Ici, il est nécessaire de préciser que la conscience a changé parmi les peuples, mais qu’elle est restée la même chez les politiciens. Par exemple, pour changer la conscience du peuple grec, l’intervention de Moscou n’était pas nécessaire, il suffisait d’étrangler la Grèce dans les embrassades de la dette du FMI et les règlements de l’UE, et de saisir les ports et la flotte marchande pour dettes. Pour changer la conscience des Français, il a suffi d’inonder les rues confortables des villes françaises de milliers de réfugiés qui n’ont pas une goutte de miséricorde dans leur cœur pour ceux qui ont détruit leurs maisons et leurs pays. Notez que parmi les 25 points des exigences posées par les Gilets Jaunes au gouvernement Macron, deux sont d’une importance capitale : le retrait de la France de l’OTAN et l’arrêt des agressions contre d’autres pays. La lutte des Gilets Jaunes dure depuis trois mois et les méthodes brutales de répression ne font que réchauffer l’ardeur des manifestants.

L’ombre menaçante de la guerre

Il est nécessaire d’envisager une nouvelle architecture de sécurité mondiale, dans laquelle les blocs inadaptés du centrisme américain, de l’eurocentrisme, de l’expansion et de la dictature des nations exceptionnelles seront supprimés. Le monde a plus que jamais besoin de justice comme base des relations entre les États, les autorités et les personnes, les employeurs et les employés. Comment introduire cette pierre angulaire dans le monde, fatigué des conflits et des guerres, cela ne peut être résolu que dans le processus du dialogue. Des états d’âme en panique se manifestent chez les analystes en rapport avec leur sentiment de la perte de leur vision de l’avenir en raison de l’ombre grandissante de la guerre.

Andrew Monogan, directeur de recherche pour la Russie, et de la défense et la sécurité de l’Europe du Nord au Pembroke College, à l’Université d’Oxford (Royaume-Uni), qui étudie la nature des changements de guerre, a proposé un nouveau concept – « la “ guerre de perception ” où le champ de perception est aussi un champ de bataille où l’État lui-même doit imposer cette perception, »- croit Monaghan, ajoutant que « nous passons de la guerre, comme guerre des armées, à celle de toutes les sociétés ».



Andrew Monogan

Ayant très bien défini le nouveau type de guerre, Monaghan commet encore une fois une erreur typique pour l’Alliance Atlantique, faisant valoir que l’État devrait imposer une telle perception. Il est temps de se rendre compte de l’expérience de l’erreur fatale des États-Unis lorsqu’ils ont imposé leur perception du monde comme superpuissance, mais qu’en retour ils ont reçu haine et rejet.

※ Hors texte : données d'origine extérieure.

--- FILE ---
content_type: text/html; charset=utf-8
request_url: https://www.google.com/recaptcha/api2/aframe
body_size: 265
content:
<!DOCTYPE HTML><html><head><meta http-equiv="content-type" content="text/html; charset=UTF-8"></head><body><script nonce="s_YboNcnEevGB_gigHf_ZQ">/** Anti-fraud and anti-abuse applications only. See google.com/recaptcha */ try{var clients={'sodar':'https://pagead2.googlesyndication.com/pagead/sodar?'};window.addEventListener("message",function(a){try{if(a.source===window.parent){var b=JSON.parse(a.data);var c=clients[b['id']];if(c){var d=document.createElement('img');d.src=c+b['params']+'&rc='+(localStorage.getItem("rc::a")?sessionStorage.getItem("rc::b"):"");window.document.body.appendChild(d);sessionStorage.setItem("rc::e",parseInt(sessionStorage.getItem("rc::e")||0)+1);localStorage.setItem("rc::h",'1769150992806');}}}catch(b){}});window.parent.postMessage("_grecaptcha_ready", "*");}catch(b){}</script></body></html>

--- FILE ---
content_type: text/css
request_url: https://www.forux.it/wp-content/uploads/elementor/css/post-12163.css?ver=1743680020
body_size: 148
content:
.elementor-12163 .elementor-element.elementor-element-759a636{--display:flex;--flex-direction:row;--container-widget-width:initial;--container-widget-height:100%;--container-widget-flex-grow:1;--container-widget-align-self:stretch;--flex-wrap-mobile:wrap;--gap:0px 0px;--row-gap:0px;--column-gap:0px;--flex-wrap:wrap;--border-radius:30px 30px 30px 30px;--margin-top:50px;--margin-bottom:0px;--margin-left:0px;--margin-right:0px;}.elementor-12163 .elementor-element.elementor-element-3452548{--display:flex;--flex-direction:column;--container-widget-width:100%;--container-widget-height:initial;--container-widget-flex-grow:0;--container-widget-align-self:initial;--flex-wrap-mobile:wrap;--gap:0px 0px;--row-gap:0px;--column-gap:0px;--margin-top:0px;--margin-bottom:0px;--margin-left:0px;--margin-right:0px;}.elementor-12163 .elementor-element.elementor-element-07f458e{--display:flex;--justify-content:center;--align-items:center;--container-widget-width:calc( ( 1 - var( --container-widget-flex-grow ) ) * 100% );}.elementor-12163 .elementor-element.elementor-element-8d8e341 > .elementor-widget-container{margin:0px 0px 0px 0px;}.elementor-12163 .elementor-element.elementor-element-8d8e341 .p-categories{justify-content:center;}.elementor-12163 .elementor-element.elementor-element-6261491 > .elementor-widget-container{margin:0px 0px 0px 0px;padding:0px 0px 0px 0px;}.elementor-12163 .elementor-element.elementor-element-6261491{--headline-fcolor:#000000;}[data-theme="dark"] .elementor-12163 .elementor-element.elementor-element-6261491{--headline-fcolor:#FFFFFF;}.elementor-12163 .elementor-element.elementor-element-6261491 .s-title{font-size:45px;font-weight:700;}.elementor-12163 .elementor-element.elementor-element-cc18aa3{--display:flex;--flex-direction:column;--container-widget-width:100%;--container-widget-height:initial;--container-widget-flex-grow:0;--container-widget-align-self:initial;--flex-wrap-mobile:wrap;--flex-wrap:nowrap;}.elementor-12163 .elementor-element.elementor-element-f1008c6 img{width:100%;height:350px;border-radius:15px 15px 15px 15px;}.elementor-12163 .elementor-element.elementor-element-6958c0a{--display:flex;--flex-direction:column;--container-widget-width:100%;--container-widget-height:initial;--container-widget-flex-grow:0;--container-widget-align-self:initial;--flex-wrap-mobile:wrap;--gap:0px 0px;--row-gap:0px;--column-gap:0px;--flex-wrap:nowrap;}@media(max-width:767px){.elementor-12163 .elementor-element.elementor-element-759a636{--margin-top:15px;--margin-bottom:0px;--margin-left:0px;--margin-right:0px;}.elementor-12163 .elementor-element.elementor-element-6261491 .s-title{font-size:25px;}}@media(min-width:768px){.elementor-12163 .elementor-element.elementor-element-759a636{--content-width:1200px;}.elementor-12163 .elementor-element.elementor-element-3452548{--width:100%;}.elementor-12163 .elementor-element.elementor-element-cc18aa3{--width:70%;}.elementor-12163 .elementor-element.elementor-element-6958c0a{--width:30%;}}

La Russie n’impose pas ses propres perceptions à quiconque ; elle a beaucoup à faire dans les années à venir – donner naissance à de nombreux enfants, construire des maisons pour leurs familles, développer de vastes espaces, les percer d’artères de nouvelles autoroutes et voies maritimes, redonner espoir en un avenir meilleur aux peuples du monde. La Russie n’aime pas la guerre et ne l’a jamais aimée, mais elle est toujours prête à se défendre. Dès 2012, la « perspective à long terme de créer des armes basées sur la redécouverte de principes physiques : optique, géophysique, ondes, génétique et psychophysique » soulignée par Poutine, était déjà incarnée dans certains types d’armes testés et déployés pour la défense de la Russie. La jeune génération de scientifiques et d’ingénieurs russes surpasse toutes les générations précédentes en puissance intellectuelle.

Dans l’arène du combat sans règles, les Russes ont vraiment un avantage énorme, ils ont gagné dans toutes les conditions, suivant les règles de la noblesse de l’esprit du guerrier, mais les occidentaux ont eux aussi une expérience inestimable de la survie dans la taïga, où seuls les idiots étrangers peuvent penser qu’il n’y a pas de règles. Ainsi, si l’on considère la Russie d’aujourd’hui telle que définie par Poutine, il est clair que la déclaration de 2007 à Munich était prophétique et que seuls les sceptiques occidentaux persistent à éviter sa sagesse.